History
- Name: Empire Claymore (1942–43); Belgian Crew (1943–46); Capitaine Parlet (1946–60); Ardenode (1960–66); Tynlee (1966–69);
- Owner: Ministry of War Transport (1942–43); Belgian Government (1943–46); Compagnie Maritime Belge (1946–60); Mullion & Co (1960–66); Tynlee Navigation Co (1966–69);
- Operator: Lyle Shipping Co Ltd (1942–43); Belgian Government (1943–46); Compagnie Maritime Belge (1946–60); Mullion & Co (1960–66); Tynlee Navigation Co (1966–69);
- Port of registry: Newcastle upon Tyne (1942–43); Antwerp (1943–60); Hong Kong (1960–66); Panama City (1966–69);
- Builder: Sir W G Armstrong, Whitworth & Co (Shipbuilders) Ltd
- Launched: 19 November 1942
- Completed: January 1943
- Identification: Code Letters BFDK (1942–43); ; Code Letters ONVV (1943–60); ; United Kingdom Official Number 165852 (1942–43);
- Fate: Scrapped

General characteristics
- Type: Cargo ship
- Tonnage: 7,048 GRT; 5,028 NRT; 10,300 DWT;
- Length: 430 ft 9 in (131.29 m)
- Beam: 56 ft 2 in (17.12 m)
- Depth: 35 ft 2 in (10.72 m)
- Installed power: Triple expansion steam engine
- Propulsion: Screw propeller

= SS Belgian Crew =

Cargo ship

Belgian Crew was a cargo ship which was built in 1942 by Sir W G Armstrong, Whitworth & Co (Shipbuilders) Ltd, Newcastle upon Tyne as Empire Claymore for the Ministry of War Transport (MoWT). She was transferred to the Belgian Government in 1943 and renamed Belgian Crew. In 1946 she was sold to Compagnie Maritime Belge and renamed Capitaine Parlet. In 1960 she was sold to Hong Kong and renamed Ardenode. A further sale to Panama in 1966 resulted in her being renamed Tynlee. She served until 1969, when she was scrapped.

==Description==
The ship was built by Sir W G Armstrong, Whitworth & Co (Shipbuilders) Ltd, Newcastle upon Tyne. She was launched on 19 November 1942 and completed in January 1943.

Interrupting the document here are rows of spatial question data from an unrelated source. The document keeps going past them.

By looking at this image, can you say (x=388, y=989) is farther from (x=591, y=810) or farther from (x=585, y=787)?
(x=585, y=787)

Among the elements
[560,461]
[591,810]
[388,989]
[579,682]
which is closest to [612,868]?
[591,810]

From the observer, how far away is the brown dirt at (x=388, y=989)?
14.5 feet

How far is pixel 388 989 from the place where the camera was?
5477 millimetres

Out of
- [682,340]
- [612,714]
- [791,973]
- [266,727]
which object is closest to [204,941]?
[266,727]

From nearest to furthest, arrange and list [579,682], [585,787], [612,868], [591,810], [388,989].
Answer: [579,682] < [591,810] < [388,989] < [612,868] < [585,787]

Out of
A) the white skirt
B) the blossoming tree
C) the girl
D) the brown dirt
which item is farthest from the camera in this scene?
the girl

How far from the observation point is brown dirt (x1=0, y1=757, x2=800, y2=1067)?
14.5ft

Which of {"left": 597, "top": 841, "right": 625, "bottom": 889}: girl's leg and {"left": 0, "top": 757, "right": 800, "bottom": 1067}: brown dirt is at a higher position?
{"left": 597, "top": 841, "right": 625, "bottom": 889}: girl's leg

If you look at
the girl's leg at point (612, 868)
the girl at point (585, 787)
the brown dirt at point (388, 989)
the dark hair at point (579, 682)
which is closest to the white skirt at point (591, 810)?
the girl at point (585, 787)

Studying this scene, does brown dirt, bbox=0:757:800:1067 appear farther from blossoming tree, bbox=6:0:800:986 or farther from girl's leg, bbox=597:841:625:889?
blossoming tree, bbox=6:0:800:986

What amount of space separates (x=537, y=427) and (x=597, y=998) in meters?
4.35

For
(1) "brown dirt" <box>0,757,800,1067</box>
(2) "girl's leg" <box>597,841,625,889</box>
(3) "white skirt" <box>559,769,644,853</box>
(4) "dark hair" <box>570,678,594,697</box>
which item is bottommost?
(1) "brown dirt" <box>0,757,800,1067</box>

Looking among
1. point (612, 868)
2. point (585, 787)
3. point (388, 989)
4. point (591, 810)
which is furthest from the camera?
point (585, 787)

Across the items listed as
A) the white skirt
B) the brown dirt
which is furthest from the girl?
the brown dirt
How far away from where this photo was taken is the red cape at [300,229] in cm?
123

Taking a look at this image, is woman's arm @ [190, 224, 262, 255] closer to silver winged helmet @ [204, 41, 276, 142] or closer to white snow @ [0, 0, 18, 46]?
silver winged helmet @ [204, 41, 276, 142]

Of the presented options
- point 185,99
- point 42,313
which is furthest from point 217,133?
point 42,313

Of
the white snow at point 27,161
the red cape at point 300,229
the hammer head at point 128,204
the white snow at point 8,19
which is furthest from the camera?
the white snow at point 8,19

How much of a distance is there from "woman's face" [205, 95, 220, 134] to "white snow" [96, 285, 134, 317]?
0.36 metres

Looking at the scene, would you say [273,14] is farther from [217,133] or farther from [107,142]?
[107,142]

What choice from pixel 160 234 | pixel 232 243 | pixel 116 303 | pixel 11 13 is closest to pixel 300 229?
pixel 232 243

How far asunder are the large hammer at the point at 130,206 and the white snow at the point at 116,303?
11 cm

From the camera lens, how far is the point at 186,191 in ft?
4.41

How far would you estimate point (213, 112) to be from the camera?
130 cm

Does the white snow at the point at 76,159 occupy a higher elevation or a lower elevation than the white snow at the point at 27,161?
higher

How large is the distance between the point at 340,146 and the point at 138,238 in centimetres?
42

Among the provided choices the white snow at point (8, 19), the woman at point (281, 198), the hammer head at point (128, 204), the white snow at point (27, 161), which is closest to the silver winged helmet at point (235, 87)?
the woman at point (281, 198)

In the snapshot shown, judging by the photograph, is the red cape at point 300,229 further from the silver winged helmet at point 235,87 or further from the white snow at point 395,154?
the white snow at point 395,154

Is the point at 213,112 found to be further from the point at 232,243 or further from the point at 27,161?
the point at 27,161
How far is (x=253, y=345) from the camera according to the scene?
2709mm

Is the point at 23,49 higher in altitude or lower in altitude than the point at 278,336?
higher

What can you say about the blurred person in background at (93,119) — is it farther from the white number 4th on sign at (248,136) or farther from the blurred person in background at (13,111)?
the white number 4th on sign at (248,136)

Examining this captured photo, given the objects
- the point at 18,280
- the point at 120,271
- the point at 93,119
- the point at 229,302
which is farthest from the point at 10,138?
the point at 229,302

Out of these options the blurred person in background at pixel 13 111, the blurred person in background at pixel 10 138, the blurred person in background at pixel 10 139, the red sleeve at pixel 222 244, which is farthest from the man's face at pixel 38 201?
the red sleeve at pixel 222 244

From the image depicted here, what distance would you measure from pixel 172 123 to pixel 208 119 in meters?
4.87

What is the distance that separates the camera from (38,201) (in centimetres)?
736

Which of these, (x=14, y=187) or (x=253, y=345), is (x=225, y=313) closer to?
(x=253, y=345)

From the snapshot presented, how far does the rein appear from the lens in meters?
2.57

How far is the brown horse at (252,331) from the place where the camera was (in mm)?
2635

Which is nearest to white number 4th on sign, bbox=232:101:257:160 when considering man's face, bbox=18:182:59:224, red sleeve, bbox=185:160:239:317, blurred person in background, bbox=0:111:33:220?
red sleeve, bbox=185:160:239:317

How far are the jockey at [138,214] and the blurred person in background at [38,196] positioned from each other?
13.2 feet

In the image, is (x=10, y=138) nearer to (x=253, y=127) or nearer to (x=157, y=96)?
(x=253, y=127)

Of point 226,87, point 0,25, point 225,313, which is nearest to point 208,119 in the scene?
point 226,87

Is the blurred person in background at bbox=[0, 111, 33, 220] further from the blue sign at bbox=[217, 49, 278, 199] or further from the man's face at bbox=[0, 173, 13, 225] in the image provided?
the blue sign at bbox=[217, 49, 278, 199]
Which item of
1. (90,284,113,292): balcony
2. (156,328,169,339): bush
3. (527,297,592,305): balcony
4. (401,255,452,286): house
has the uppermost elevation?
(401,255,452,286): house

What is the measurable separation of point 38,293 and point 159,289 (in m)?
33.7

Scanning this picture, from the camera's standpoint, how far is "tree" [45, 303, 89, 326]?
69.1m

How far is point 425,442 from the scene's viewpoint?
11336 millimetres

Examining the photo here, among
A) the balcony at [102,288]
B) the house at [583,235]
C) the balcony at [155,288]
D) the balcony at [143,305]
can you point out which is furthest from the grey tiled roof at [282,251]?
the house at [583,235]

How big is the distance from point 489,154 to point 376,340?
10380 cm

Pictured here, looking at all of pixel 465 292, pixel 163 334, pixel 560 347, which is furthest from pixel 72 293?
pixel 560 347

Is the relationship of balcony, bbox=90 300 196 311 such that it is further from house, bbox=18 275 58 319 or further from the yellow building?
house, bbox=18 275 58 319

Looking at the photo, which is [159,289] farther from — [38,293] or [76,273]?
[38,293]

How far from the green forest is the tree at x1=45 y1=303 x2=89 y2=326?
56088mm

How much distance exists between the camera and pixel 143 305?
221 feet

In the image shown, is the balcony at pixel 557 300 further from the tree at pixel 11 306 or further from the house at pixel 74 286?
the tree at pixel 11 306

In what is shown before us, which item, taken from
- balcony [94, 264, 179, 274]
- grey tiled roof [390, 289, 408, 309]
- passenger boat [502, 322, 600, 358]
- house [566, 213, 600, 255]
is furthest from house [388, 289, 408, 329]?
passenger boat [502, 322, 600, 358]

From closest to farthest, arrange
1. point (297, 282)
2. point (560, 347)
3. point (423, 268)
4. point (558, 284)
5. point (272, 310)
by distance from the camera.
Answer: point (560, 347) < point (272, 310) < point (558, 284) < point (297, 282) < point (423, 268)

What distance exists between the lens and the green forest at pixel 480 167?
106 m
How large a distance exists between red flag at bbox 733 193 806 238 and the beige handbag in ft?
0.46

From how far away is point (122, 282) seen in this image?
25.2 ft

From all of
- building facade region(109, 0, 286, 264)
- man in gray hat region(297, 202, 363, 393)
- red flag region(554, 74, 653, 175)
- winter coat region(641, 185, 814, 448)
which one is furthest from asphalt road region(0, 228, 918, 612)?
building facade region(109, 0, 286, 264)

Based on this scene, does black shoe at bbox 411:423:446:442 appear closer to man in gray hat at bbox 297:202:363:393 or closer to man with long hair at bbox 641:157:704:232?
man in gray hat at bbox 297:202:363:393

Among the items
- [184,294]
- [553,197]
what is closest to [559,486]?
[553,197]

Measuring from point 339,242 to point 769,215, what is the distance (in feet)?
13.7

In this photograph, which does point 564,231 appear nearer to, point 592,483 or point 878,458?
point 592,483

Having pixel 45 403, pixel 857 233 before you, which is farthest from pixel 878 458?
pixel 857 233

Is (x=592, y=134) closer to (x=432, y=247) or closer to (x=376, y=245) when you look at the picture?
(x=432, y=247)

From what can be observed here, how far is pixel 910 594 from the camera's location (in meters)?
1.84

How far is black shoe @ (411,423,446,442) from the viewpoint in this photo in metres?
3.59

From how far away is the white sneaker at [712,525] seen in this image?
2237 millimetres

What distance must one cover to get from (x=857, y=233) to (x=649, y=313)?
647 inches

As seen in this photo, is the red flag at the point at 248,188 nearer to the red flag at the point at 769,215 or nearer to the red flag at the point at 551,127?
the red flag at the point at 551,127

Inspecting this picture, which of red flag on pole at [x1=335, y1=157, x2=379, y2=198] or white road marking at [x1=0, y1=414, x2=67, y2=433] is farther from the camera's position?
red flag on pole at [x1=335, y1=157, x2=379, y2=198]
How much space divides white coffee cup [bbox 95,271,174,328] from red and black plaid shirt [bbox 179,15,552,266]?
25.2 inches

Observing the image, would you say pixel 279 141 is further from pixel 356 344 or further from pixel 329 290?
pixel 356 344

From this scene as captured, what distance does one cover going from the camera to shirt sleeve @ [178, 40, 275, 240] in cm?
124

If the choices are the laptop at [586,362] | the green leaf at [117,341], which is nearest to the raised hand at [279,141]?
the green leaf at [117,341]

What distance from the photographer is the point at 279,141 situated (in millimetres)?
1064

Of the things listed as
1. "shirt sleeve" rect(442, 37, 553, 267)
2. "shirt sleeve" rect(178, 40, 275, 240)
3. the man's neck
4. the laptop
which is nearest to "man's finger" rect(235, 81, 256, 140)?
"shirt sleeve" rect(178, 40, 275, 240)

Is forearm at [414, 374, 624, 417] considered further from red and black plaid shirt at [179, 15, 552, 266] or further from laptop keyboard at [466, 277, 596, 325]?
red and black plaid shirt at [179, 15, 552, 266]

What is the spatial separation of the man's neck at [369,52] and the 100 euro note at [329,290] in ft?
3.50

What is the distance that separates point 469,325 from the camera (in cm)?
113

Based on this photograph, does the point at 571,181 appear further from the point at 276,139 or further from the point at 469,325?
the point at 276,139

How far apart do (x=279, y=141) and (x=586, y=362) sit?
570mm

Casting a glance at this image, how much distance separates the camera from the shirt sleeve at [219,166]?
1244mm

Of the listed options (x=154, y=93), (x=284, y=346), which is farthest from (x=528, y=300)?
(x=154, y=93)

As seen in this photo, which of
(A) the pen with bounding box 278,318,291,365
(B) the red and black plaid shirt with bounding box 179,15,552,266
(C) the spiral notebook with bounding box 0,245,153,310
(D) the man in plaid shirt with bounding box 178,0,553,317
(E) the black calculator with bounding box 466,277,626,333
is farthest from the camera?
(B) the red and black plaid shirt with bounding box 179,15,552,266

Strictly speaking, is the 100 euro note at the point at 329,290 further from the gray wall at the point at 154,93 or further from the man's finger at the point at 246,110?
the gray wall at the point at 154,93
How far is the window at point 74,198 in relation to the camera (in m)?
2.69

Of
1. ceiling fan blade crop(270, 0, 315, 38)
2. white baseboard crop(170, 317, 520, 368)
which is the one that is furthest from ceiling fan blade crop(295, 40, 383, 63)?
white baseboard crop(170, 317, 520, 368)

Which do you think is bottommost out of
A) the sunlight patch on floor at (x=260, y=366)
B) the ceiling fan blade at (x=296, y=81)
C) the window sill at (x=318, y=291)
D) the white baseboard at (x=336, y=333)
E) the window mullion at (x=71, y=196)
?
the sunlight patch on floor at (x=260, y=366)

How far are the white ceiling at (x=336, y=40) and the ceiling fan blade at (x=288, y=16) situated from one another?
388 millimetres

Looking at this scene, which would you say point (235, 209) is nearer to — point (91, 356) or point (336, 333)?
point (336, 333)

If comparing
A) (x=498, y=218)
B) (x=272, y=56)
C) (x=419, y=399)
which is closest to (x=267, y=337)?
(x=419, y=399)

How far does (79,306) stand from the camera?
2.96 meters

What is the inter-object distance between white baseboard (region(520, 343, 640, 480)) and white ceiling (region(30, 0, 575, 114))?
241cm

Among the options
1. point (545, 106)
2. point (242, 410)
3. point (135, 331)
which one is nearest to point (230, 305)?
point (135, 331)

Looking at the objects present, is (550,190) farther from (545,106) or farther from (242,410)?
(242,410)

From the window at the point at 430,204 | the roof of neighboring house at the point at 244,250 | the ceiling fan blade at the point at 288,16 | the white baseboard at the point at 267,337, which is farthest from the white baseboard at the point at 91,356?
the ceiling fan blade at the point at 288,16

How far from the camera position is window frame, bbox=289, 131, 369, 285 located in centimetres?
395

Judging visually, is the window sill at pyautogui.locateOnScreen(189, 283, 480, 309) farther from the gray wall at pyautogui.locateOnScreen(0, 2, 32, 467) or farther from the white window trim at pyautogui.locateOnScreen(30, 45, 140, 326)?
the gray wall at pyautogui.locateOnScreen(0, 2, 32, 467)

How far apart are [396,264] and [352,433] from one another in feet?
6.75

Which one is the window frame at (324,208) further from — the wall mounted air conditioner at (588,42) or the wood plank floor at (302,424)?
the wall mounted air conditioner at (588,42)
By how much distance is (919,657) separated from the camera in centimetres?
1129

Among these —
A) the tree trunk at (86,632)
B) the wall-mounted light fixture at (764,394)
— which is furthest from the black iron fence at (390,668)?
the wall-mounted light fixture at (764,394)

The ship was 430 ft 9 in long, with a beam of 56 ft 2 in and a depth of 35 ft 2 in. She had a GRT of 7,031 and a NRT of 4,916, with a DWT of 10,300.

The ship was propelled by a triple expansion steam engine, which had cylinders of 24+1/2 in, 39 in and 70 in diameter by 48 in stroke. The engine was built by the Central Marine Engine Works, West Hartlepool.

==History==
Empire Claymore was built for the MoWT. She was placed under the management of Lyle Shipping Co Ltd. Her port of registry was Newcastle upon Tyne. The Code Letters BFDK and United Kingdom Official Number 165852 were allocated.

Empire Claymore was a member of a number of convoys during the Second World War.

- HX 240
Convoy HX 240 departed from New York on 19 May 1943 and arrived at Liverpool on 4 June. Empire Claymore joined the convoy at Halifax, Nova Scotia on 21 May. She was carrying a cargo of grain bound for London.

On 21 June 1943, Empire Claymore was transferred to the Belgian Government and was renamed Belgian Crew. Her port of registry was changed to Antwerp and her Code Letters were changed to ONVV, no Official Number being allocated. She was placed under the management of Agence Maritime Internationale SA.

Belgian Crew was a member of a number of convoys during the Second World War.

- HX 251
Convoy HX 251 departed New York on 7 August 1943 and arrived at Liverpool on 23 August. Belgian Crew was carrying a cargo of steel and lumber bound for Immingham, Lincolnshire. She had originally been due to sail in Convoy HX 250.

- HX 292
Convoy HX 292 departed New York on 19 May 1944 and arrived at Liverpool on 2 June. Belgian Crew was carrying a cargo of grain. She had departed from Sydney, Cape Breton and was bound for Barry Docks, Glamorgan.

In 1946, Belgian Crew was sold to the Compagnie Maritime Belge SA and renamed Capitaine Parlet. She served until 1960 when she was sold to Mullion & Co, Hong Kong and renamed Ardenode. In 1966, she was sold to Tynlee Navigation Co, Panama and was renamed Tynlee. She served until 1969, arriving at Kaohsiung, Taiwan in July 1969 for scrapping.